§ **Problem to work on**:
List every line of the records below that contains the string "nearer", treating uppercase and lowercase as different.

(Saved data entries)
++++++++++++++++++++

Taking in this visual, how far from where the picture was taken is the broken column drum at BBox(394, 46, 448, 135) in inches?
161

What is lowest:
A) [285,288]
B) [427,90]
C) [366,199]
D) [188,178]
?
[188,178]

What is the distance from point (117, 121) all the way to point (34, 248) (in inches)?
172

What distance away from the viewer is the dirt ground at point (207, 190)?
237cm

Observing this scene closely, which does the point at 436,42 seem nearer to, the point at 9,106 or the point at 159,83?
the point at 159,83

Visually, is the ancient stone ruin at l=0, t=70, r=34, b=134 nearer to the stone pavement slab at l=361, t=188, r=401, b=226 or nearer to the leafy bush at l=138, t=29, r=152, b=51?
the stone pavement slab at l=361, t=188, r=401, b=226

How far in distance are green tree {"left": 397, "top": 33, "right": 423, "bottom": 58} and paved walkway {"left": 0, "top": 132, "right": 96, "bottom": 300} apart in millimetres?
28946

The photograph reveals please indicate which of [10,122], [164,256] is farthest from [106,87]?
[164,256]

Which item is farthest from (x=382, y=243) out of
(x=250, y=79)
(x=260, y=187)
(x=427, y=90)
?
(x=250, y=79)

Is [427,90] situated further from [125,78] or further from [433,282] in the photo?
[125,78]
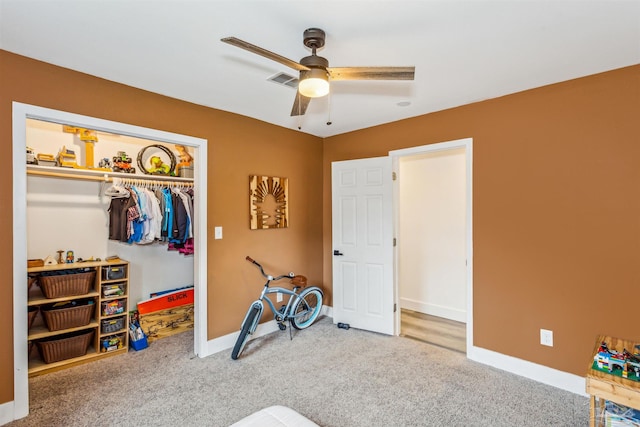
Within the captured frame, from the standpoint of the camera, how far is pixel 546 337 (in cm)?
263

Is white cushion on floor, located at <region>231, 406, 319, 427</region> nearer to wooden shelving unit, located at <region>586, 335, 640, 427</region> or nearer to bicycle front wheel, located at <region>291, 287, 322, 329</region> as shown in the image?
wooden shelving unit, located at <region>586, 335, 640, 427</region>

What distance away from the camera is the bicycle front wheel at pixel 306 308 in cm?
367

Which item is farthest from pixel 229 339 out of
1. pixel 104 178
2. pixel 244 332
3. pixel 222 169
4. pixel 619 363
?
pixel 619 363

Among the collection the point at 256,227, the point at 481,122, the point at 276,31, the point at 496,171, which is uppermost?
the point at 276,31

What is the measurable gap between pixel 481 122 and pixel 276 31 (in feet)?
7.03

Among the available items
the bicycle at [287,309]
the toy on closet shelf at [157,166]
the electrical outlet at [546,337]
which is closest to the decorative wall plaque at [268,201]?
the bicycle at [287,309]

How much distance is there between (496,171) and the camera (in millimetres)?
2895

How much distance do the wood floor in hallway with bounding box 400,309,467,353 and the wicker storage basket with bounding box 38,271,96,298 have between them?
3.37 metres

++++++++++++++++++++

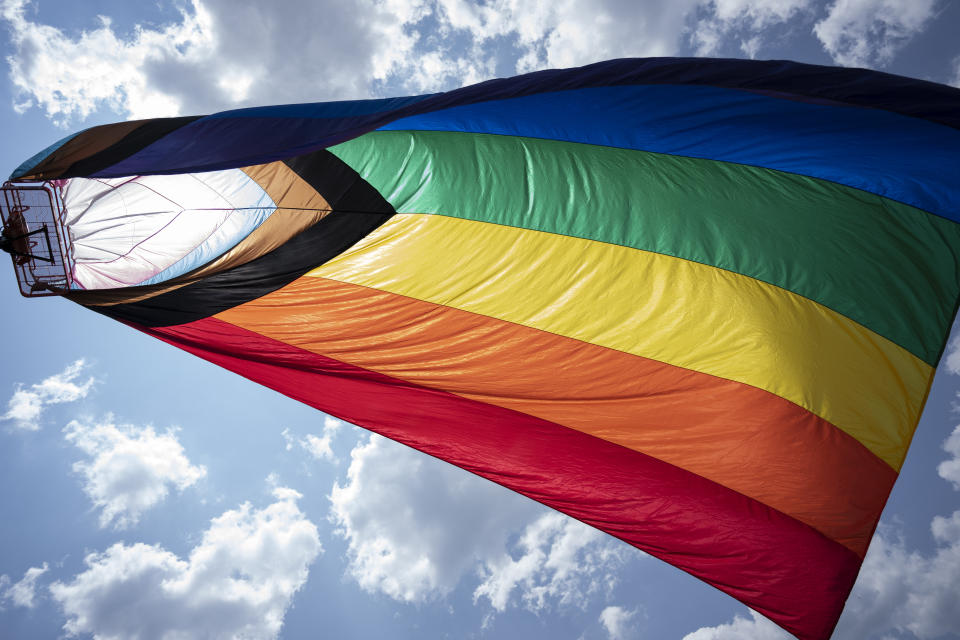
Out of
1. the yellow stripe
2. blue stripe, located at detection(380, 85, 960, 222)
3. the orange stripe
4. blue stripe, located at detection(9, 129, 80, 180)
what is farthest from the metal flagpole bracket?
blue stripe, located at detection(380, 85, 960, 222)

++++++++++++++++++++

§ **Task result**:
Observing this scene closely, which does the point at 436,42 seem nearer to, the point at 9,106 or the point at 159,83?
Visually, is the ancient stone ruin at l=0, t=70, r=34, b=134 nearer to the stone pavement slab at l=361, t=188, r=401, b=226 or nearer to the leafy bush at l=138, t=29, r=152, b=51?
Is white cushion on floor, located at <region>231, 406, 319, 427</region> nearer to wooden shelving unit, located at <region>586, 335, 640, 427</region> or nearer to bicycle front wheel, located at <region>291, 287, 322, 329</region> as shown in the image?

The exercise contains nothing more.